First there was Luthor’s patent joy at the news that
the principle sponsors for the Ashwood Acres Polo Invitational would be the
Wayne Foundation and some outfit called NMK Inc. He was stroking a
crystal dish on his desk so creepily that Mercy asked, with unprecedented
impertinence, if they wanted to be alone. Luckily he didn’t hear.
He dismissed all the information she uncovered about Bruce
Wayne’s handicap, the vet/trainer he employed, the dozen polo ponies in his
stable and his habit of bringing four to a match and riding three. Not that
Mercy was expecting a medal of honor for uncovering that very difficult to
obtain intelligence, but Luthor didn’t even seem to care. She wasn’t
seriously expecting an order to kidnap the trainer or sabotage a horse (although
it wasn’t out of the realm of possibility) but she expected some reaction
besides “Ok.” He was honestly more interested in the trivia about the
St. Regis history with polo that she’d picked up from Jason Blood. And then he
sent her to ‘get that suck up of a general manager and then bring the car.’
Then there was the art.
“The concierge gave me a rundown on upcoming art events
like you asked for,” she’d reported crisply, handing him a list.

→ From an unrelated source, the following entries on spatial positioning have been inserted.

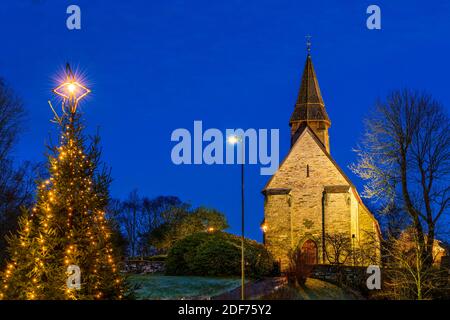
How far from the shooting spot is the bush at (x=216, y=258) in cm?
2841

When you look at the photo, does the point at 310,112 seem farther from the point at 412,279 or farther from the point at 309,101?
→ the point at 412,279

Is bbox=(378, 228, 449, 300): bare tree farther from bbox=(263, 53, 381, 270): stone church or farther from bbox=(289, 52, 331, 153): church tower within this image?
bbox=(289, 52, 331, 153): church tower

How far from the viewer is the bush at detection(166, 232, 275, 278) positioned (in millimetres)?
28406

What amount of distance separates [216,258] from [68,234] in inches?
645

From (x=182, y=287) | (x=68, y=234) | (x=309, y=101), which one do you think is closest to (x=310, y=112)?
(x=309, y=101)

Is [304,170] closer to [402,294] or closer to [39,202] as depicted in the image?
[402,294]

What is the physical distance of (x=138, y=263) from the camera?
111ft

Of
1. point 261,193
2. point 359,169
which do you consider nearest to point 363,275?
point 359,169

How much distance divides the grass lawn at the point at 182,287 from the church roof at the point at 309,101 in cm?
2066

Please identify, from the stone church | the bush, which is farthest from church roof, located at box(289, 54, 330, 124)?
the bush

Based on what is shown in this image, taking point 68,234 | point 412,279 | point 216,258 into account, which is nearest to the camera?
point 68,234

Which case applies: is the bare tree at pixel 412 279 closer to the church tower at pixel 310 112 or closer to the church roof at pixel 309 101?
the church tower at pixel 310 112

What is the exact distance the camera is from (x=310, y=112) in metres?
44.8

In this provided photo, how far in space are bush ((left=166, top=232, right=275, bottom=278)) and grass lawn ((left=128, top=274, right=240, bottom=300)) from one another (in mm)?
1331
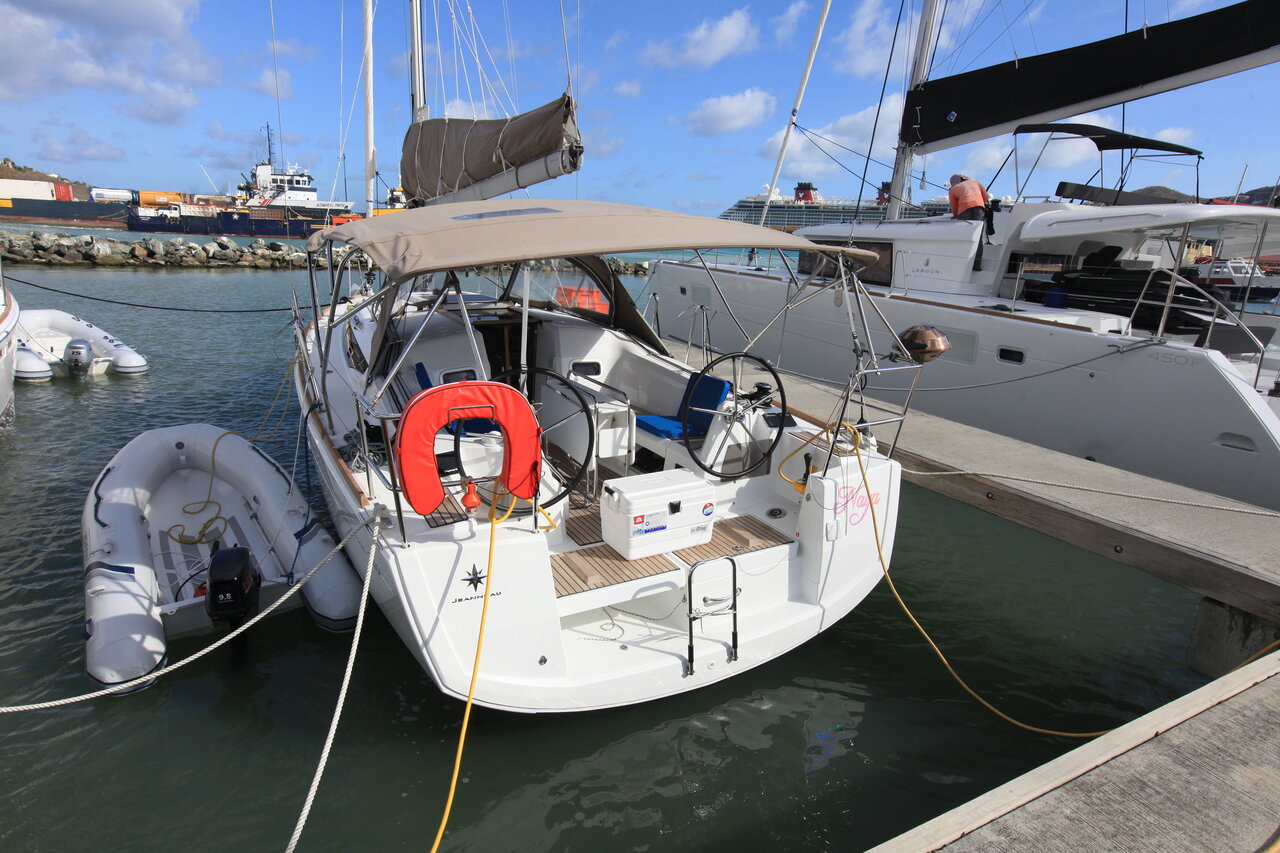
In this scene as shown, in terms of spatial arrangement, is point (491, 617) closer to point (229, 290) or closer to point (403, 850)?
point (403, 850)

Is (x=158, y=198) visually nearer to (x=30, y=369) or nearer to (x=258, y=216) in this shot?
(x=258, y=216)

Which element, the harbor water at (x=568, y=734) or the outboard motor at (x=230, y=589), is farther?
the outboard motor at (x=230, y=589)

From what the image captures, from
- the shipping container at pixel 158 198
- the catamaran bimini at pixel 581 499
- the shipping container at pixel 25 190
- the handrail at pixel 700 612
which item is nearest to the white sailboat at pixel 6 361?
the catamaran bimini at pixel 581 499

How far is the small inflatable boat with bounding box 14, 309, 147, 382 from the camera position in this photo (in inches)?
400

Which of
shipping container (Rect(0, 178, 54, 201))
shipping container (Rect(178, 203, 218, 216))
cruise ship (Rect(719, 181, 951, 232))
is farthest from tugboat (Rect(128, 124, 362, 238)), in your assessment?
cruise ship (Rect(719, 181, 951, 232))

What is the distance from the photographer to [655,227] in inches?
154

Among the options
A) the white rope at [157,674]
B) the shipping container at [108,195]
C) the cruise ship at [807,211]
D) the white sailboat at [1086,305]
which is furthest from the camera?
the shipping container at [108,195]

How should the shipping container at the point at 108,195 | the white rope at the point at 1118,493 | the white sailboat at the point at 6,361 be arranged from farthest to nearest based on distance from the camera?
the shipping container at the point at 108,195 → the white sailboat at the point at 6,361 → the white rope at the point at 1118,493

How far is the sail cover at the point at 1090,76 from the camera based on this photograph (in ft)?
21.2

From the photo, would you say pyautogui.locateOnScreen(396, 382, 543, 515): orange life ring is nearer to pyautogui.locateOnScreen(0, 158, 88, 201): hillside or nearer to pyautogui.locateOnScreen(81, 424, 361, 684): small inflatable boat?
pyautogui.locateOnScreen(81, 424, 361, 684): small inflatable boat

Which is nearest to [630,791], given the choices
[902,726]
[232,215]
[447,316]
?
[902,726]

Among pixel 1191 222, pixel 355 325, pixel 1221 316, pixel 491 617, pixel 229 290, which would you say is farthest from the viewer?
pixel 229 290

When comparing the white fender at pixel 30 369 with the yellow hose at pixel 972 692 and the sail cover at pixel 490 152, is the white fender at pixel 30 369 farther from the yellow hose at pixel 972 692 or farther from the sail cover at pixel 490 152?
the yellow hose at pixel 972 692

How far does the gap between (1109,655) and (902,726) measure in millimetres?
1966
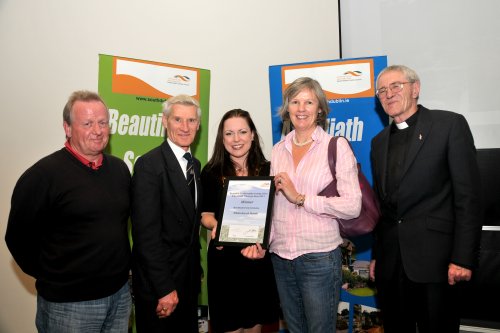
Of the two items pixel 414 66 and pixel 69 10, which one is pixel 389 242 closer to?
pixel 414 66

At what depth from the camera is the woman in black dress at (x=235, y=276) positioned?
8.70 ft

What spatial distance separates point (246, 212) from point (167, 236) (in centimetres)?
50

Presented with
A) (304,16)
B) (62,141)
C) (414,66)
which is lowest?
(62,141)

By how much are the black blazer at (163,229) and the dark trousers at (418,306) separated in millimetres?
1275

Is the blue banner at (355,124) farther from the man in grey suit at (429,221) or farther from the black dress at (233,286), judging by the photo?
the black dress at (233,286)

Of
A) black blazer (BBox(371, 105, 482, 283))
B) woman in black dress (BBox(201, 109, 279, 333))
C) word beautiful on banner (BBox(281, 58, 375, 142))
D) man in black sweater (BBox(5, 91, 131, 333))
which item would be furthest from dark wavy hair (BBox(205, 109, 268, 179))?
word beautiful on banner (BBox(281, 58, 375, 142))

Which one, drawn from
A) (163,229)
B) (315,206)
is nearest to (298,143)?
(315,206)

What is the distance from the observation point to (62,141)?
140 inches

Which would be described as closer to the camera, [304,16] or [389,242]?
[389,242]

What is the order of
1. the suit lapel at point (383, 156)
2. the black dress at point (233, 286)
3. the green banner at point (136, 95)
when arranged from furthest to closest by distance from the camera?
the green banner at point (136, 95)
the black dress at point (233, 286)
the suit lapel at point (383, 156)

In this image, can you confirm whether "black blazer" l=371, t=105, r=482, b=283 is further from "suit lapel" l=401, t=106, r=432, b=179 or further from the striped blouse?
the striped blouse

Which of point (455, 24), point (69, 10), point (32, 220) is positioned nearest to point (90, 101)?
point (32, 220)

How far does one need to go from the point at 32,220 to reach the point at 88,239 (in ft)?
0.96

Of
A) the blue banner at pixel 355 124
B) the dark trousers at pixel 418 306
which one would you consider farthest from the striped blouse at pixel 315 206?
the blue banner at pixel 355 124
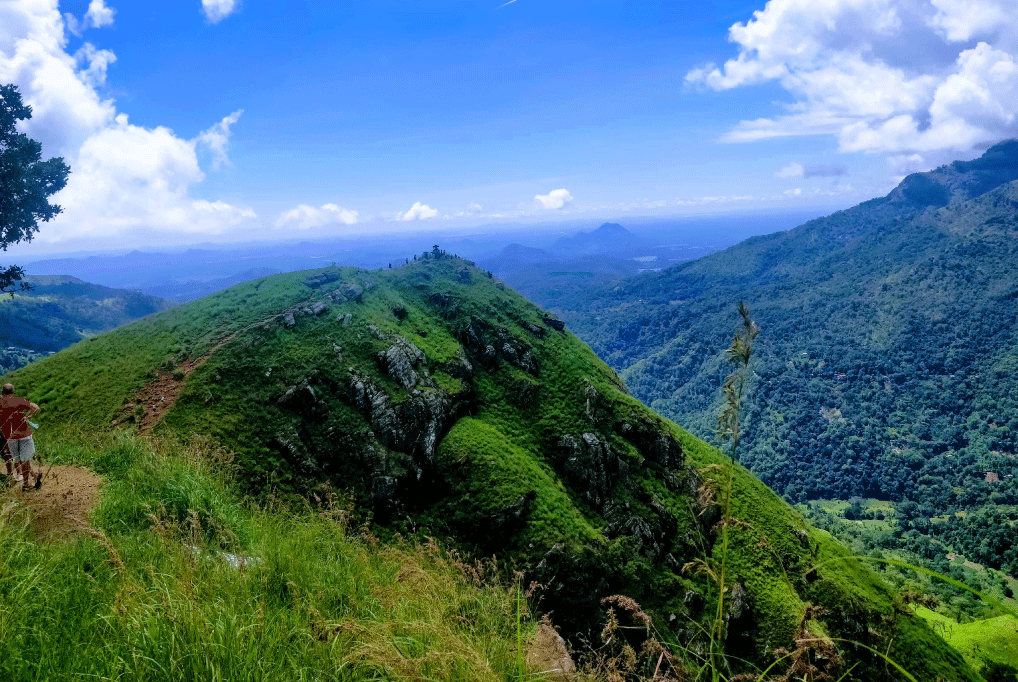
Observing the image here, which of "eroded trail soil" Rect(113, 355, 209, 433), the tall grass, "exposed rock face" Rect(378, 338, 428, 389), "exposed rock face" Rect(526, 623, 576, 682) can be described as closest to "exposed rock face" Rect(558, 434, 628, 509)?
"exposed rock face" Rect(378, 338, 428, 389)

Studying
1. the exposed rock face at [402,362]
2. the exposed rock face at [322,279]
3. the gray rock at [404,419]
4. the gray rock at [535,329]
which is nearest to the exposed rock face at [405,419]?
the gray rock at [404,419]

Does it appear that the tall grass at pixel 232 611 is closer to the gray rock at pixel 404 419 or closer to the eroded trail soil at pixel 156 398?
the eroded trail soil at pixel 156 398

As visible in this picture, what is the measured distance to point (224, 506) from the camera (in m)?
8.71

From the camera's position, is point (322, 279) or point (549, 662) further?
point (322, 279)

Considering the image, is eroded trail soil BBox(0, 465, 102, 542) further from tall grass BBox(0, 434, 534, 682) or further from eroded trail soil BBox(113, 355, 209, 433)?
eroded trail soil BBox(113, 355, 209, 433)

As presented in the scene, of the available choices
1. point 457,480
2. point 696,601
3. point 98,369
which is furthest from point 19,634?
point 696,601

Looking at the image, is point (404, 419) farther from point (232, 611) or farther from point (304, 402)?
point (232, 611)

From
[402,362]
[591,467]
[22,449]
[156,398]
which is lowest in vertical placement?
[591,467]

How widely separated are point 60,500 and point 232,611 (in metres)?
5.79

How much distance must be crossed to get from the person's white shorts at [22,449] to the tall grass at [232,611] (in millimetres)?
4534

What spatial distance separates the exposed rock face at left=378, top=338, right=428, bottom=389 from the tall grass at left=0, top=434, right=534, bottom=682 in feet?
112

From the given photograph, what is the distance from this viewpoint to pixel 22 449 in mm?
10859

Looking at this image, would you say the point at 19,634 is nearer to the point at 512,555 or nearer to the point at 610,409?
the point at 512,555

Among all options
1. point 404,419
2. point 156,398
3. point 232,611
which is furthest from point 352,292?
point 232,611
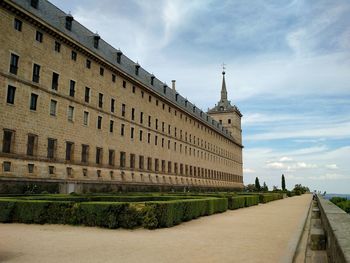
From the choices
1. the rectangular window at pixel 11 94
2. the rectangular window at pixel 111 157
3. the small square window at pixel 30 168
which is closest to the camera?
the rectangular window at pixel 11 94

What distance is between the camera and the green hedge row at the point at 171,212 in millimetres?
12312

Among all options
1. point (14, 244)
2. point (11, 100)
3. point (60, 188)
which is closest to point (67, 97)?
point (11, 100)

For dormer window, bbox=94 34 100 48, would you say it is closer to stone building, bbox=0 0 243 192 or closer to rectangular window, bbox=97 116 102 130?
stone building, bbox=0 0 243 192

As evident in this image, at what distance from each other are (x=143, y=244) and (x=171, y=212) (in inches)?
157

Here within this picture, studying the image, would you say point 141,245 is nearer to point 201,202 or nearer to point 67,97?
point 201,202

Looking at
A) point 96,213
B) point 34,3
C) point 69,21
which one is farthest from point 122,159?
point 96,213

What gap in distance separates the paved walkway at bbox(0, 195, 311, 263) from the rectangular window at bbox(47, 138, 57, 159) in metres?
17.9

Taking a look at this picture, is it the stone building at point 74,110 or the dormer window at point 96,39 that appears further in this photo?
the dormer window at point 96,39

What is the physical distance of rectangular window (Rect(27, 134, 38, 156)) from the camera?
27.5 meters

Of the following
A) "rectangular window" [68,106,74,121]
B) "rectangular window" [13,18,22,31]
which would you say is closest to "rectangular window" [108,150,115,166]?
"rectangular window" [68,106,74,121]

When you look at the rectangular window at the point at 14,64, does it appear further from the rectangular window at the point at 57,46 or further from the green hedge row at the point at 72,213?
the green hedge row at the point at 72,213

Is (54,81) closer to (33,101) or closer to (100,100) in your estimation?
(33,101)

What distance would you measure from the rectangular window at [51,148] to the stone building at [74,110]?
0.09m

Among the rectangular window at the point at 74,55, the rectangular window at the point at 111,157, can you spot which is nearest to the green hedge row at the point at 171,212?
the rectangular window at the point at 74,55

“Unfortunately, we just missed the most significant development on the Gotham
art scene. The GMA’s collection of European Old Masters from the thirteenth
through the early nineteenth century reopened after an extensive renovation and
reinstallation. That gala was the social happening of the season, the place to
see and be seen. All the upcoming stuff you see on the list is open to just
about anybody.”
“The educational nonsense that’s only interesting to people
who go to a museum for the art, eh, Mercy?”
His tone was mocking. As if he himself was a great
connoisseur and she was the troglodyte interested only in a party full of rich
people.
“I’m sorry, Mr. Luthor. I assumed you wanted me to locate
elite events with a restricted guest list.”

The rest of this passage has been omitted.